[SUPPLIED DATA]:
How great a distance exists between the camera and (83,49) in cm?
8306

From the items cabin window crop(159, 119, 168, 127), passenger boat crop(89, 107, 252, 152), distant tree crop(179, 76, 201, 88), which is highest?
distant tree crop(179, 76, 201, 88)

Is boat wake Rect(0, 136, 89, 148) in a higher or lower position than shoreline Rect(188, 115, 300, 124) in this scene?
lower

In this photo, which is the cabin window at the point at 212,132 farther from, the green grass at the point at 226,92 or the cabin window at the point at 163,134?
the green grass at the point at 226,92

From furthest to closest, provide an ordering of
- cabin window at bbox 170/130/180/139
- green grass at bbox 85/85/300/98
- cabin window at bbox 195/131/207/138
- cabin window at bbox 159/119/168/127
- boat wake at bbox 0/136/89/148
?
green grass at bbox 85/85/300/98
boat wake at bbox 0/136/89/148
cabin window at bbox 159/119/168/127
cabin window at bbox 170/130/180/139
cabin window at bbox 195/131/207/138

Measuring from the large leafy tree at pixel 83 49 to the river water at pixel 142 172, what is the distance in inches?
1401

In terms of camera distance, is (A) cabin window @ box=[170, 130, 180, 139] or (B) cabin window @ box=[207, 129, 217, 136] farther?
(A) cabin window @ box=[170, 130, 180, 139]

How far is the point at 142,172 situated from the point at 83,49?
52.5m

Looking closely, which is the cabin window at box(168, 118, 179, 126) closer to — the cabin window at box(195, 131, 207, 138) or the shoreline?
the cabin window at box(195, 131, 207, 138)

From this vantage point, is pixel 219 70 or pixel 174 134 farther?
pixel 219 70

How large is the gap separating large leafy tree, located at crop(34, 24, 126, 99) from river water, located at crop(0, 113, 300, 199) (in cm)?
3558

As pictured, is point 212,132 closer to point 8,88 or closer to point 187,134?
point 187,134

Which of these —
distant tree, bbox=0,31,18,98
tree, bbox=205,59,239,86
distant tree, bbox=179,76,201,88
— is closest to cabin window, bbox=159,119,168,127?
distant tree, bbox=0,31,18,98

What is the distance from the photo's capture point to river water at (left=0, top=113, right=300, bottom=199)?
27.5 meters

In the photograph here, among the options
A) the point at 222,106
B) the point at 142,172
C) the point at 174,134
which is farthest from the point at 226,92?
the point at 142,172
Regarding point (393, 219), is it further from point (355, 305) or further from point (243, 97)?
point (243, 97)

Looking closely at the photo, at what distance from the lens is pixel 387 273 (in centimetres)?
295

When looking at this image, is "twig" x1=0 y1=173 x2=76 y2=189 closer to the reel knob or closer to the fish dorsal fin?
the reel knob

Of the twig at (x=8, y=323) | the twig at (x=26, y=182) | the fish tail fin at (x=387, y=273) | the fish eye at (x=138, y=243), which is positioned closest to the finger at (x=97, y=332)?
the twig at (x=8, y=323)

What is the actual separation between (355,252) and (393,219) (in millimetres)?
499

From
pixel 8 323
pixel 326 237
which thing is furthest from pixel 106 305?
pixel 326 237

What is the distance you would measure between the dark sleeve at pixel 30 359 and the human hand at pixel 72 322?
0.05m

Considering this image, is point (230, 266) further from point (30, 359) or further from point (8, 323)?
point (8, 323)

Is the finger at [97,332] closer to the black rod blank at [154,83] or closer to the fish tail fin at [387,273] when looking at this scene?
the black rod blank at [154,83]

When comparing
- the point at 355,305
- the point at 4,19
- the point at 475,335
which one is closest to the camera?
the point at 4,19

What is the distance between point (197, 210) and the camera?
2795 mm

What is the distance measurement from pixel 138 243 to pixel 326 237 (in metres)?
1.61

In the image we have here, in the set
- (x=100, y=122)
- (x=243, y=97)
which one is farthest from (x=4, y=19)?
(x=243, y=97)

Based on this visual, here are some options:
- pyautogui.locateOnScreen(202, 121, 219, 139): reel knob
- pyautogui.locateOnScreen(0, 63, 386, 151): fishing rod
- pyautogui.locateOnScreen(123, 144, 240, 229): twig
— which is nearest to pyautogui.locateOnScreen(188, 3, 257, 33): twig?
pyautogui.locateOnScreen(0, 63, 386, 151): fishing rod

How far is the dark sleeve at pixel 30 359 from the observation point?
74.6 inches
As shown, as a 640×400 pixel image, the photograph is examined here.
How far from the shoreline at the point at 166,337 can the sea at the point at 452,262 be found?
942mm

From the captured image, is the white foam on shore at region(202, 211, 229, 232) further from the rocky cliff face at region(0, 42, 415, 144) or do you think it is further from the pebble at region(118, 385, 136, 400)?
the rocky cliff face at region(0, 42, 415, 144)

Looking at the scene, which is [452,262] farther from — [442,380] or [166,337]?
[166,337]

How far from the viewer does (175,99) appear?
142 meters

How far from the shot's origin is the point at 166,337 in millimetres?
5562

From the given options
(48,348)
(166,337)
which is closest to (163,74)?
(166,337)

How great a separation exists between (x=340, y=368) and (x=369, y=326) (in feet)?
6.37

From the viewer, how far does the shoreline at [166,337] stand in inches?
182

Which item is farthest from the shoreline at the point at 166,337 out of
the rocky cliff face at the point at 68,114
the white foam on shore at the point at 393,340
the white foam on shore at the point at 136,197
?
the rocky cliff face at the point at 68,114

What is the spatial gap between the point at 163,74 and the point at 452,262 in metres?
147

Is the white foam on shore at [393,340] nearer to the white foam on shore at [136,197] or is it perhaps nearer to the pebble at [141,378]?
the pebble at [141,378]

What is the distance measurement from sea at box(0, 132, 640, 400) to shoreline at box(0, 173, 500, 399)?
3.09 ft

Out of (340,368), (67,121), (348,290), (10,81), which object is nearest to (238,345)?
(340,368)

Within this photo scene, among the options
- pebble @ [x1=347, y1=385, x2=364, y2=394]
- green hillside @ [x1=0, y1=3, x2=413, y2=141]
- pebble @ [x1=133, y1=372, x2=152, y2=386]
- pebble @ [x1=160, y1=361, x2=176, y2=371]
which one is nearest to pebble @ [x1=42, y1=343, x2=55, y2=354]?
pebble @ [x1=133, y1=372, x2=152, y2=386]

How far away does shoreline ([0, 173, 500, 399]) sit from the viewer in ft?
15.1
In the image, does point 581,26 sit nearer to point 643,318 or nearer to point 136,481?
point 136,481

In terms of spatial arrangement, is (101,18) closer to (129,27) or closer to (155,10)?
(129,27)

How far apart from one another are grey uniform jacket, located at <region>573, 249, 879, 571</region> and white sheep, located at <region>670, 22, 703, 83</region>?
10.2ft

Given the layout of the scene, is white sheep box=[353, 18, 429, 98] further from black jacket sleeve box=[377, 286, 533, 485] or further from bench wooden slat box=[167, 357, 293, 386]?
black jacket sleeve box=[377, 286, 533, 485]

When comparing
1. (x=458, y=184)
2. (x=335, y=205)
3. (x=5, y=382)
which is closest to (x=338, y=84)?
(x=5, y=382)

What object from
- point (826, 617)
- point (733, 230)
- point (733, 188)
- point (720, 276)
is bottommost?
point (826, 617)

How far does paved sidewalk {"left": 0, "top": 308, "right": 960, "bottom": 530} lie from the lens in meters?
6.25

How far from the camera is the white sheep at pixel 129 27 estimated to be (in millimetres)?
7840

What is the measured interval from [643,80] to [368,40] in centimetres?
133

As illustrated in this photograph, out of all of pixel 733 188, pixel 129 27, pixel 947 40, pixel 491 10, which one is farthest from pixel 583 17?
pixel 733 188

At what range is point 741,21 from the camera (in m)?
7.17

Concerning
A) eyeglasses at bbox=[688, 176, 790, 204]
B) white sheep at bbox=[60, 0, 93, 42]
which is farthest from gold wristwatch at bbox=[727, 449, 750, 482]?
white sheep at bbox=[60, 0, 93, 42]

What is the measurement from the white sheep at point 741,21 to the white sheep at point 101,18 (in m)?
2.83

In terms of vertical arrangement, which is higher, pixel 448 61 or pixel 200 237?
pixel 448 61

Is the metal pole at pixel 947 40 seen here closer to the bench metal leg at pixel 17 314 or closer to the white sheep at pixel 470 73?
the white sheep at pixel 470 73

---

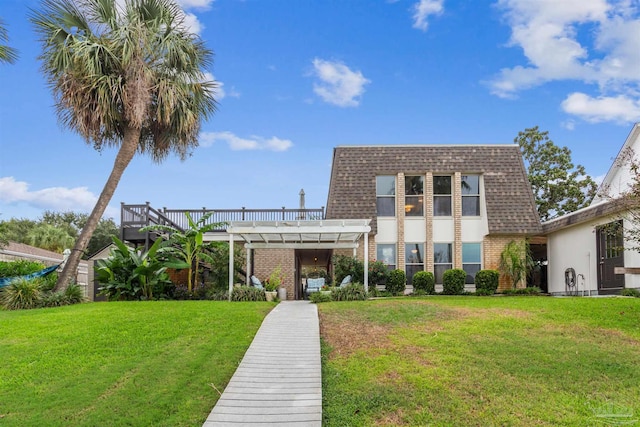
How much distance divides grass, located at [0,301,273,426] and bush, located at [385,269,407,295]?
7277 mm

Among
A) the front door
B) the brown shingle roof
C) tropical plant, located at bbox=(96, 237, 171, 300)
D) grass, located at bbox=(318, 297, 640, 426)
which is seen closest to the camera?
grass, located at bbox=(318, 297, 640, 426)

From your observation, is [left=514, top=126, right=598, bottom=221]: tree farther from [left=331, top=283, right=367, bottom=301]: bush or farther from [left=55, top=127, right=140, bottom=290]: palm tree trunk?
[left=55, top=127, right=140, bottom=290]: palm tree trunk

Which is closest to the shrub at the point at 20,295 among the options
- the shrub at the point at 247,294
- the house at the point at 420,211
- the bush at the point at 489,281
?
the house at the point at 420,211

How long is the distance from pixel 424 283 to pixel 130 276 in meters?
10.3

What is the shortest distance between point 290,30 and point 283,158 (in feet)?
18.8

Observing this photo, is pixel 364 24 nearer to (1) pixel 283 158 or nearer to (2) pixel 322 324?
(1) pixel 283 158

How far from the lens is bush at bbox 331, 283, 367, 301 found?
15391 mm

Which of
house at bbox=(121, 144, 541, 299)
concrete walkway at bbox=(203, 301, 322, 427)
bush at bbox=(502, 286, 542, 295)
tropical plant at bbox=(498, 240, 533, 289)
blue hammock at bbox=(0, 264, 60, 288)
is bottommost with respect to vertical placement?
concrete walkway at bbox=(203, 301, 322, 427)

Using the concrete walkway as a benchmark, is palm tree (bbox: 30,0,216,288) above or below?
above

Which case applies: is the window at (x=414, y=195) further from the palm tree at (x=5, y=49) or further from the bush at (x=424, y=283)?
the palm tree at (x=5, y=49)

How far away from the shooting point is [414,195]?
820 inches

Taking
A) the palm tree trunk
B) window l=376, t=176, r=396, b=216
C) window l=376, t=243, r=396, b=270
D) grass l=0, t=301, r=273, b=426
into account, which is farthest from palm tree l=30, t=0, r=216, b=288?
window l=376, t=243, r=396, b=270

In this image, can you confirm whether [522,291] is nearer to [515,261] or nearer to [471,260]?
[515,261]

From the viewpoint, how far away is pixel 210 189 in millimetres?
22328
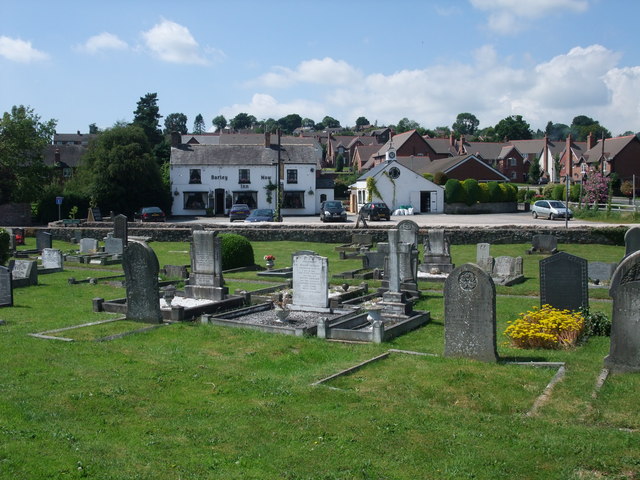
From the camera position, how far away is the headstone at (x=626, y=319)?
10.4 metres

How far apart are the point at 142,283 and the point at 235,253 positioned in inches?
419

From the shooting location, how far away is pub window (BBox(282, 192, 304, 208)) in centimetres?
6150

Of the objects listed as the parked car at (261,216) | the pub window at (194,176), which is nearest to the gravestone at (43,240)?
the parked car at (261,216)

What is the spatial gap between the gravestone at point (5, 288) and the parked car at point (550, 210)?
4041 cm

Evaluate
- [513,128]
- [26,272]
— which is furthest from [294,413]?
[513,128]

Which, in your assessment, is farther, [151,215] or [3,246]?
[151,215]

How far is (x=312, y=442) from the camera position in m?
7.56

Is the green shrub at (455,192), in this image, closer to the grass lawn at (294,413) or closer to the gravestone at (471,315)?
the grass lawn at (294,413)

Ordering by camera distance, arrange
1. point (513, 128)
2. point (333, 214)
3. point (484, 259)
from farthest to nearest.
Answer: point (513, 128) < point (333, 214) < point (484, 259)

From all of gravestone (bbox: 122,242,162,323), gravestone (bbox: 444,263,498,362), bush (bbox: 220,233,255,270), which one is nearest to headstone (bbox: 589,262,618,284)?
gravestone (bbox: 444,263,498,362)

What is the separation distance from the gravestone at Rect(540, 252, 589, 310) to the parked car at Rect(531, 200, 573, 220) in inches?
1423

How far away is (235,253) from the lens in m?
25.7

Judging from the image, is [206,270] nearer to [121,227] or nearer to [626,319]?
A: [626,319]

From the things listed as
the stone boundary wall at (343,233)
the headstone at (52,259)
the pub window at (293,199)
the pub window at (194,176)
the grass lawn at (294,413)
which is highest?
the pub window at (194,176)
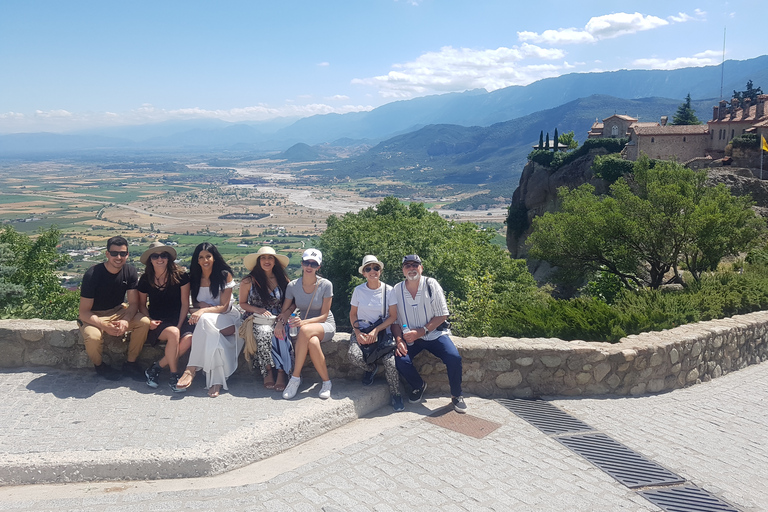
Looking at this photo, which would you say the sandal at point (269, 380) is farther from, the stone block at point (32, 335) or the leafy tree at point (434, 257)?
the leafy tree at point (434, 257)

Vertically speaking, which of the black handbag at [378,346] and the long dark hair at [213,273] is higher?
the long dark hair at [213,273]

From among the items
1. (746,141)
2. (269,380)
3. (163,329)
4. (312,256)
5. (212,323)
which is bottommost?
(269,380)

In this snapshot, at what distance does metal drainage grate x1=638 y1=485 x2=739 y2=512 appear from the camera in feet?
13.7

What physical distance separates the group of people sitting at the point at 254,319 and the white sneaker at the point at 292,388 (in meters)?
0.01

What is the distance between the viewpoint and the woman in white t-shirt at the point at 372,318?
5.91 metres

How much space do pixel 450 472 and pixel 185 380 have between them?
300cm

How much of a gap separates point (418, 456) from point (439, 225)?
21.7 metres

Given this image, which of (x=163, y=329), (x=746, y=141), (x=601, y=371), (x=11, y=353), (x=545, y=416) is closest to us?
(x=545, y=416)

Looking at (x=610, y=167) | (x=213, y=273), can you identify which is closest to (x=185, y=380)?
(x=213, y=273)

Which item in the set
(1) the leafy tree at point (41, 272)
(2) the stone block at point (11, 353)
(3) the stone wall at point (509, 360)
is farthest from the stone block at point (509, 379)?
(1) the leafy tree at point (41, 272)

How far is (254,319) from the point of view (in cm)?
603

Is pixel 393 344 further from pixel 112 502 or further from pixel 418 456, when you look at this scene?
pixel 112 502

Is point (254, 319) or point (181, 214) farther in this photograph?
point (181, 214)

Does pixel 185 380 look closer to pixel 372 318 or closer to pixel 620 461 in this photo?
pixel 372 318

[SET TASK]:
Collect each line of the data above that contains the word "highest". Case counts.

[EXERCISE RESPONSE]:
From the items cabin window crop(159, 119, 168, 127), passenger boat crop(89, 107, 252, 152), distant tree crop(179, 76, 201, 88), which is highest?
which is highest?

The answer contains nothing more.